In this paper, the real-time adaptive noise canceller (ANC) system is implemented using modified sigmoid function variation based recursive least square with variable forgetting factor (MSFRLS-VFF) algorithm. The experiment is performed on DSP TMS320C6713. The performance of MSFRLS-VFF algorithm is evaluated and comparison is made with conventional RLS and affine projection algorithm (APA). In the experimental setup, the different types of noises are artificially added into the clean signals to make the signal noisy at different input SNR levels (-5dB to 10dB). The result shows that MSFRLS-VFF algorithm provides superior performance than RLS and APA algorithm (the best performance achieved for SNR improvement is 2.2dB over RLS and 2.1dB over APA at -5dB input SNR with filter order 10).
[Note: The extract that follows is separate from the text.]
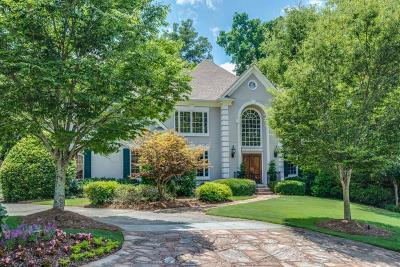 Sandy Springs Single Family Home For Sale: 400 Laurel Chase Court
Also, the MSFRLS-VFF algorithm provides minimum mean square error than RLS and APA algorithms, however computational complexity of APA algorithm is less as compared to MSFRLS-VFF and RLS algorithms. The output error-free signal obtained after MATLAB simulation and from TMS320C6713 DSP shows the similar result that proves the correctness of the setup.
机译:在本文中,使用基于修改的S形函数变化的递归最小二乘来实现实时自适应噪声消除器(ANC)系统,具有可变遗忘因子(MSFRLS-VFF)算法。该实验是在DSP TMS320C6713上进行的。评估MSFRLS-VFF算法的性能,并采用传统RLS和仿射投影算法(APA)进行比较。在实验设置中,不同类型的噪声在清洁信号中添加到清洁信号中,以使不同输入SNR水平(-5dB至10dB)处的信号噪声。结果表明,MSFRLS-VFF算法提供优于RLS和APA算法的卓越性能(SNR改善所达到的最佳性能为2.2DB,在-5dB输入SNR上的RLS和2.1dB上,具有过滤器订单10)。此外,MSFRLS-VFF算法提供比RLS和APA算法的最小均方误差,但是与MSFRLS-VFF和RLS算法相比,APA算法的计算复杂度较少。 Matlab仿真和TMS320C6713 DSP之后获得的输出无差错信号显示了证明设置的正确性的类似结果。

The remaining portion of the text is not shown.